» **WHAT YOU HAVE TO DO**: Rewrite the paragraph beginning "Basically I agree" from the discussion about quoting HTML attribute values as a short bulleted list, keeping its main points.
--- start of GIVEN PASSAGE ---
Since xhtml is the "next level" (well, okay - until something else comes along....), one should do one's best to code necessary html as close to that standard as possible. It's not particularly smart to defy the current logistical parameters just because one thinks it's more "esthetically pleasing"....
Basically I agree and I try to follow standards to the greatest possible degree. My pages are almost always XHTML strict. However very often the highest performance is achieved through ignoring specs/standards and breaking rules. Reliability goes down, but performance goes up. That's true for tweaking a car engine, that's true for overclocking processors, that's true for mountaineering at high level.
I think the original poster is intent on maximizing performance provided the hit in reliability isn't too great. That's his choice. I wouldn't do it, but I don't think it's as black and white as you suggest.
The important thing is to be aware that you are ignoring a spec, why you're ignoring it and what the benefits and pitfalls are. Then it's your decision. In this case I think it's a bad decision because the payoff is so low. However, blindly following standards because they exist can also be bad.
Tom
The reason I ask is this. If you put an extra five minutes into optimizing a graphic, you can easily shave off an extra KB. Personally, I would leave my attribute values quoted and I would spend the extra five minutes on optimizing the graphics. If you're using phpBB, and some of the other things you mentioned, you have some obvious sources of major code bloat. A few extra quotation characters pale in comparison. It is perhaps the last thing I would focus on if I were trying to shave every possible byte.
Tom
I have focused on G as a major SE, and latest browsers to see if quotes are mandatory or optional. I think this is the point, not personal preferences about estetics in tags.
It is not a matter of aesthetics.
The w3c standards tell us that quotes are MANDATORY on all attributes that contain non-alphanumeric data in HTML4.
Those are the standards.
Some validators recomand it becouse of w3c racoms. (do we need a selective racoms?)
Yup - thats because without them your code is not valid and a validators job is to tell you whether your code is valid or not.
--- end of GIVEN PASSAGE ---
--- start of MATERIAL PROVIDED ---
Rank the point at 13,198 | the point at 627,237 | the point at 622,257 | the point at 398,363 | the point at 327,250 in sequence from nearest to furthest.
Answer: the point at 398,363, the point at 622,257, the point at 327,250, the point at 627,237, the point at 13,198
--- end of MATERIAL PROVIDED ---
» **THE RESPONSE**:
- The writer agrees and follows standards as closely as possible, and their pages are almost always XHTML strict.
- Still, the best performance often comes from ignoring specs and standards and breaking rules.
- Doing that lowers reliability but raises performance.
- The same is true of tweaking a car engine, overclocking processors, and mountaineering at high level.